## TEXT SEGMENT
Wednesday, May 09, 2012

Harvard, MFA Unveil Virtual 3D Tour Of Ancient Egyptian Pyramids

Now you will be able to fly around and into pyramids. Fabulous, and educationally potentially wonderful! It would be interesting to know though whether the revenues that one can imagine could and will be generated by selling the trip to Giza to virtual tourists -- and the much larger revenues one imagines lie down the road once this academic tool gets turned into Sim Pyramid or Grand Theft Chariot or the obvious Raiders-of-the-Lost Ark videogame -- are going to be shared with the Egyptian SCA to help it better protect the actual sites, or whether the software company is going to pocket the profits. At a meeting I attended a few years ago in Alexandria I suggested that the SCA could raise quite a lot of money by licensing image capture rights to the videogame industry, and got blank stares. Let's hope they haven't gotten snookered.

## RECORDS PROVIDED
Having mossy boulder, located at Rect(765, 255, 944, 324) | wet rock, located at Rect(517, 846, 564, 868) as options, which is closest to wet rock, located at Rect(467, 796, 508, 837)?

--

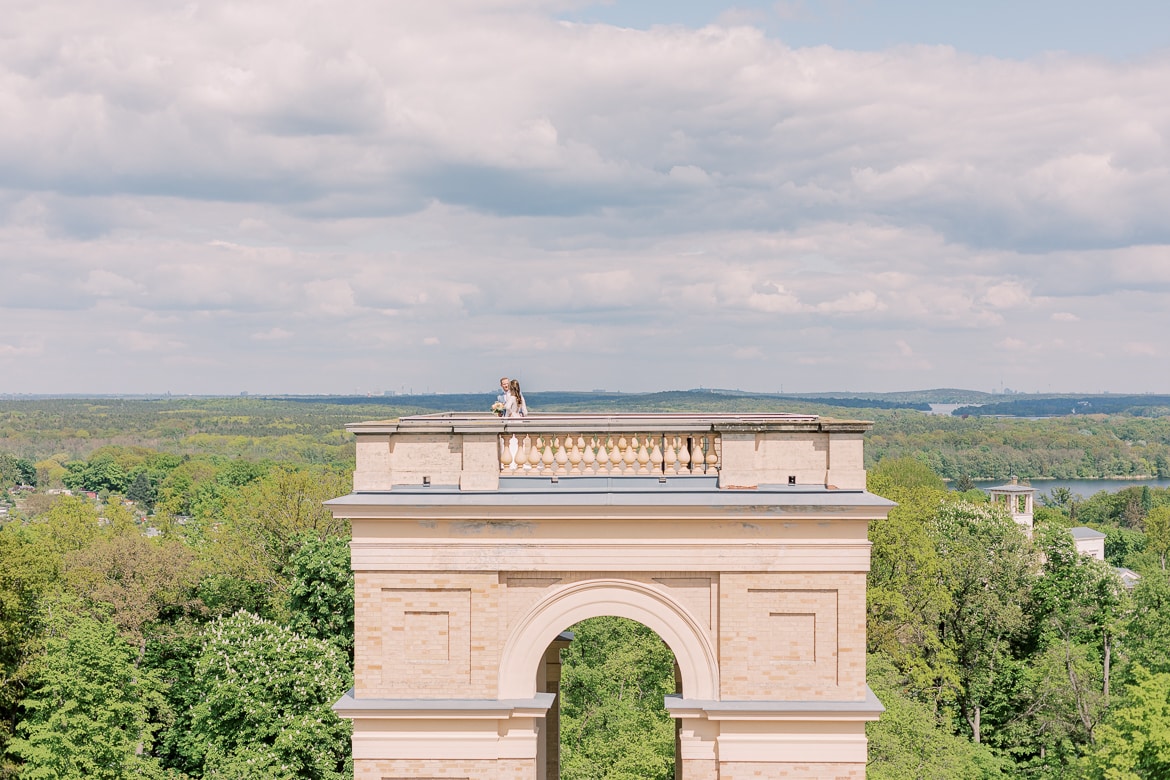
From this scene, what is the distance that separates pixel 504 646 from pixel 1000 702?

## PROBLEM 1
Retype the passage from the post on the virtual pyramid tour, starting with "Now you will" and going on through "haven't gotten snookered.".
## PROBLEM 2
In the post on the virtual pyramid tour, in what city was the meeting where the writer proposed licensing image capture rights to the videogame industry?

## RESULT 1
Now you will be able to fly around and into pyramids. Fabulous, and educationally potentially wonderful! It would be interesting to know though whether the revenues that one can imagine could and will be generated by selling the trip to Giza to virtual tourists -- and the much larger revenues one imagines lie down the road once this academic tool gets turned into Sim Pyramid or Grand Theft Chariot or the obvious Raiders-of-the-Lost Ark videogame -- are going to be shared with the Egyptian SCA to help it better protect the actual sites, or whether the software company is going to pocket the profits. At a meeting I attended a few years ago in Alexandria I suggested that the SCA could raise quite a lot of money by licensing image capture rights to the videogame industry, and got blank stares. Let's hope they haven't gotten snookered.

## RESULT 2
Alexandria